■ **Records**
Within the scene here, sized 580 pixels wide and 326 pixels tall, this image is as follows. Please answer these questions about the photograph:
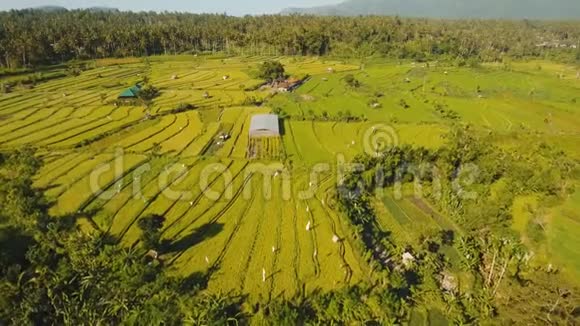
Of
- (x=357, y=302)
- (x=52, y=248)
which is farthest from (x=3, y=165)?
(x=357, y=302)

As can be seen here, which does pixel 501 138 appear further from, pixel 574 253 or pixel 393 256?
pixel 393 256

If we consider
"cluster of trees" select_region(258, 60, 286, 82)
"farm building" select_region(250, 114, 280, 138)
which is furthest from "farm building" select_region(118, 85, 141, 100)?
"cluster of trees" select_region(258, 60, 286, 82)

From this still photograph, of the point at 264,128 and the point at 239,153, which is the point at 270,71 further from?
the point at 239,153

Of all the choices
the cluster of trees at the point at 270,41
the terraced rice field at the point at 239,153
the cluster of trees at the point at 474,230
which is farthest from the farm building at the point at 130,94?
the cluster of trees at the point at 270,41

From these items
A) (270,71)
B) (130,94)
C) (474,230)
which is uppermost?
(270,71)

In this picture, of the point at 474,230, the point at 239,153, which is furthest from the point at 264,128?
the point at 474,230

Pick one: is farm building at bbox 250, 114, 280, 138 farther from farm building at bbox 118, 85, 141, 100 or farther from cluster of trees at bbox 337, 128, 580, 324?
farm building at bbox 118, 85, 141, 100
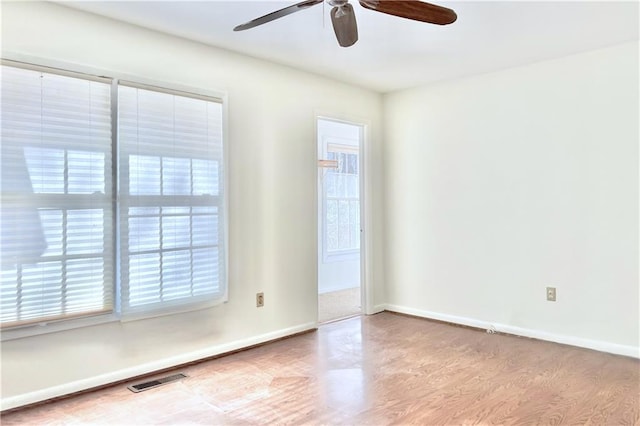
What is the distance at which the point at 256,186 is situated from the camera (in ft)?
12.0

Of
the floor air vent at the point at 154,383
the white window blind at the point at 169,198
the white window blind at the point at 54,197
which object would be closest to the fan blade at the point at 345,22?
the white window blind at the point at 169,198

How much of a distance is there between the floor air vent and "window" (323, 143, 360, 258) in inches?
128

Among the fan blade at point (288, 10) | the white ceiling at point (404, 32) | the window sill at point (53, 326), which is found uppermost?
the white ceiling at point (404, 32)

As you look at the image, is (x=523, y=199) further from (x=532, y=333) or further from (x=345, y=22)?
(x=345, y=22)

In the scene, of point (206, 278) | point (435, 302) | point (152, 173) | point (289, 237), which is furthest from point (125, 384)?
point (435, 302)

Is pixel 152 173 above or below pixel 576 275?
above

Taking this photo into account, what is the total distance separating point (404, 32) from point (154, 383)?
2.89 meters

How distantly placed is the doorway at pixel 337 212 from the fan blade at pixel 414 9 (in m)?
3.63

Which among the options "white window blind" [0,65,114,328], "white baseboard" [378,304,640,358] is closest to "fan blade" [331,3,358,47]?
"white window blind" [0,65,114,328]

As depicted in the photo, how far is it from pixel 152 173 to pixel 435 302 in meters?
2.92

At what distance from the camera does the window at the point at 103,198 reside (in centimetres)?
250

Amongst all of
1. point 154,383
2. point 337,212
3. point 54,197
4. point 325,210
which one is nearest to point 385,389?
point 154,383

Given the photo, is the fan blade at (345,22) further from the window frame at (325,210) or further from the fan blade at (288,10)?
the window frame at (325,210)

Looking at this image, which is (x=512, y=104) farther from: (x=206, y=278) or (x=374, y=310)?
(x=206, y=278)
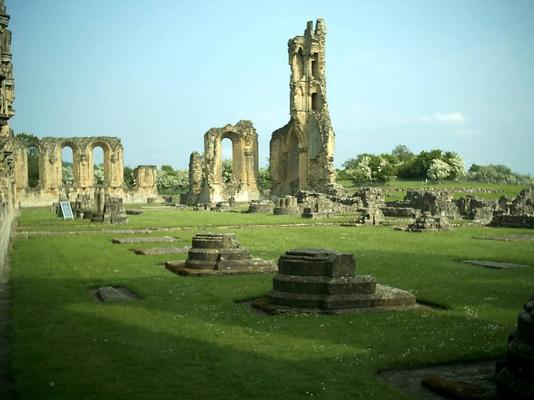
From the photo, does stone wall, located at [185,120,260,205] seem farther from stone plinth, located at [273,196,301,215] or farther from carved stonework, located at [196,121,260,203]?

■ **Task to complete**
Go through the data above and transcribe it in full, omitting any image.

■ **Answer to this task**
Within the scene here, sized 580 pixels wide and 326 pixels tall, this image is as follows. Please answer these questions about the photograph:
Of
- (x=357, y=302)
- (x=52, y=248)
which is farthest from (x=3, y=165)?
(x=357, y=302)

As can be seen here, which does pixel 501 138 appear further from, pixel 574 253 or pixel 393 256?
pixel 393 256

If we consider
"cluster of trees" select_region(258, 60, 286, 82)
"farm building" select_region(250, 114, 280, 138)
which is furthest from "farm building" select_region(118, 85, 141, 100)?
"cluster of trees" select_region(258, 60, 286, 82)

From this still photograph, of the point at 264,128 and the point at 239,153, which is the point at 270,71 further from?
the point at 239,153

Of all the choices
the cluster of trees at the point at 270,41
the terraced rice field at the point at 239,153
the cluster of trees at the point at 474,230
which is farthest from the farm building at the point at 130,94?
the cluster of trees at the point at 270,41

From these items
A) (270,71)
B) (130,94)
C) (474,230)
which is uppermost?
(270,71)

In this picture, of the point at 474,230, the point at 239,153, which is furthest from the point at 264,128?
the point at 474,230

Pick one: is farm building at bbox 250, 114, 280, 138 farther from farm building at bbox 118, 85, 141, 100 or farther from cluster of trees at bbox 337, 128, 580, 324?
farm building at bbox 118, 85, 141, 100
What is the distance at which the point at 256,186 is situated from the camera (in ft)?
12.0

Of
the floor air vent at the point at 154,383
the white window blind at the point at 169,198
the white window blind at the point at 54,197
which object would be closest to the fan blade at the point at 345,22?
the white window blind at the point at 169,198

How much of a distance is there between the floor air vent and "window" (323, 143, 360, 258) in inches?
128

Among the fan blade at point (288, 10) | the white ceiling at point (404, 32) | the window sill at point (53, 326), which is found uppermost?
the white ceiling at point (404, 32)

As you look at the image, is (x=523, y=199) further from (x=532, y=333) or further from (x=345, y=22)?
(x=345, y=22)

In the scene, of point (206, 278) | point (435, 302) | point (152, 173) | point (289, 237), which is furthest from point (125, 384)?
point (435, 302)

Is pixel 152 173 above or below pixel 576 275?
above

Taking this photo into account, what is the total distance separating point (404, 32) from point (154, 383)?
2.89 meters

How distantly placed is the doorway at pixel 337 212 from the fan blade at pixel 414 9 (in m)?
3.63

Which among the options "white window blind" [0,65,114,328], "white baseboard" [378,304,640,358] is closest to "fan blade" [331,3,358,47]?
"white window blind" [0,65,114,328]

As depicted in the photo, how far is it from pixel 152 173 to pixel 435 302 in meters?
2.92

At what distance from the camera does the window at the point at 103,198 reside (in centimetres)?
250

Amongst all of
1. point 154,383
2. point 337,212
3. point 54,197
4. point 325,210
which one is nearest to point 385,389?
point 154,383

Given the photo, is the fan blade at (345,22) further from the window frame at (325,210) or further from the fan blade at (288,10)?
the window frame at (325,210)

Looking at this image, which is (x=512, y=104) farther from: (x=206, y=278) or (x=374, y=310)?
(x=206, y=278)
From the photo, does stone wall, located at [185,120,260,205] seem farther from stone plinth, located at [273,196,301,215] or farther from carved stonework, located at [196,121,260,203]?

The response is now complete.